Meta Adds Privacy Layer to WhatsApp AI With Incognito Chat
Meta is launching "Incognito Chat" for its AI assistant on WhatsApp, a feature designed to keep conversations private from the company and anyone else who might access them. Messages sent in incognito mode won't be saved and will disappear by default.
The feature uses Meta's private processing technology, meaning the company cannot access or store the conversations. This addresses a practical problem: people routinely ask AI assistants sensitive questions about finances, health, work, and personal matters while worried about how companies might use that data.

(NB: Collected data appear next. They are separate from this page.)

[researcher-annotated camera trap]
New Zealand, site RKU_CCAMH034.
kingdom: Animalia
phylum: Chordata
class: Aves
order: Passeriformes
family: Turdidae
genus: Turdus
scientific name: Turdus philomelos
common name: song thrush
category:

"We're starting to ask a lot of meaningful questions about our lives with AI systems," said Will Cathcart, head of WhatsApp, in a media briefing. "It doesn't always feel like you should have to share the information behind those questions with the companies that run those AI systems."
What This Means for Data Practices
Meta's standard policy allows the company to use messages shared with Meta AI to improve its AI models. WhatsApp's regular chats have long been protected by end-to-end encryption, but those protections don't extend to AI interactions. Incognito Chat closes that gap.
For now, the feature supports text only. Users cannot upload images in incognito conversations.
Relevance for Communications Teams
This move signals how major platforms are responding to privacy expectations. PR and communications professionals should understand how their organizations handle AI-generated content and user data, particularly as employees use AI assistants for work-related tasks on messaging platforms.
The announcement also reflects broader industry pressure to separate AI functionality from data collection practices-a distinction worth monitoring as other platforms introduce similar features.